Zu lösende Aufgaben |
1) Gib aus dem Kommentar über die Krise der EU den Abschnitt wortgetreu wieder: Setze bei den Worten „China und Indien“ ein und höre nach den Worten „Arzt, aber Partner.“ auf.
2) Zähle sämtliche Staaten auf, die der Kommentar über die Krise der EU mit Namen nennt.

Textauszug |
▼

Auch 2018 bleibt EU in ihrem Jammertal

China und Indien fahren der Union ökonomisch um die Ohren, während EU-Zentrifugalkräfte stärker werden.
Walter Friedl

Walter Friedl

Denn wer Visionen hat wie Macron, braucht keinen Arzt, aber Partner.

von Mag. Walter Friedl

über die Krise der EU

Indien wird schon kommendes Jahr beim Bruttoinlandsprodukt Großbritannien und Frankreich überholen und weltweit auf Platz fünf vorstoßen; China wird in eineinhalb Jahrzehnten den USA den Rang als Nummer eins ablaufen. Und wie reagiert Europa darauf? Mit kleinlichen Schrebergärten-Nationalismen. Es ist aber absurd, zu glauben, dass etwa Tschechien oder Österreich den asiatischen Tigern oder der amerikanischen Supermacht alleine ökonomisch die Stirn bieten könne. Nur eine einige und solidarische EU hat in diesem globalen Wettlauf eine Chance.

▲

Vorliegende Daten |
▼

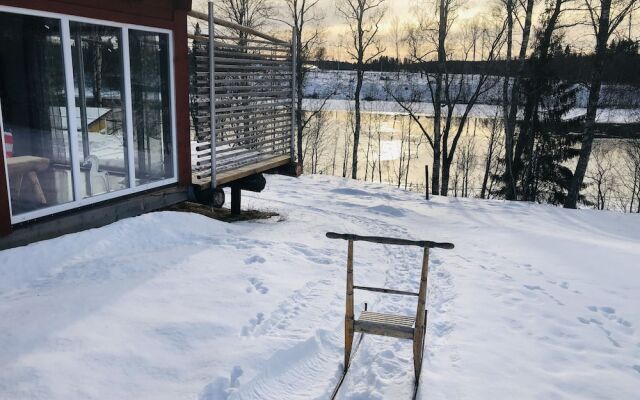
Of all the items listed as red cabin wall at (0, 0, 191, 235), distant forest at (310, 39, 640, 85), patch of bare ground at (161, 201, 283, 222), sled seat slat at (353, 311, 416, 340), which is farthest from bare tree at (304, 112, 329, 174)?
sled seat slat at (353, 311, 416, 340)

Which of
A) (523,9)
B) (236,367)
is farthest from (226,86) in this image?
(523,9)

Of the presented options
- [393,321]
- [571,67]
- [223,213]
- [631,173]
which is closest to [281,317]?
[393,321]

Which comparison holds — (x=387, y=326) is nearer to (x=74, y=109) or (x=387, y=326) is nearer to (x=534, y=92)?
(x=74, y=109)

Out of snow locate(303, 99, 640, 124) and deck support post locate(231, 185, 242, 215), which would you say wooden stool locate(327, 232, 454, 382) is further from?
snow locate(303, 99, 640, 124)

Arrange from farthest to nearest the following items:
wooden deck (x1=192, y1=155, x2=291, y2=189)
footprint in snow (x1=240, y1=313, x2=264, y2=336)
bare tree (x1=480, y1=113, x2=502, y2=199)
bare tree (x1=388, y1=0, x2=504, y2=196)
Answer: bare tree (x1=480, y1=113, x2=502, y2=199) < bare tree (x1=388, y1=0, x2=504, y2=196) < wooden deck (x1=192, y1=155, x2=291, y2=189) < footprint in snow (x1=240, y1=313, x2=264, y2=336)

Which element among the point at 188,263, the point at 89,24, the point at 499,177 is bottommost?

▲
▼

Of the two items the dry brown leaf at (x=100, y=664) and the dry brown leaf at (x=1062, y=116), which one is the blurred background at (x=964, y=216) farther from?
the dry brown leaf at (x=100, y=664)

▲

Ergebnisse |
1)
China und Indien fahren der Union ökonomisch um die Ohren, während EU-Zentrifugalkräfte stärker werden.
Walter Friedl

Walter Friedl

Denn wer Visionen hat wie Macron, braucht keinen Arzt, aber Partner.

2) China, Indien, Großbritannien, Frankreich, USA, Tschechien, Österreich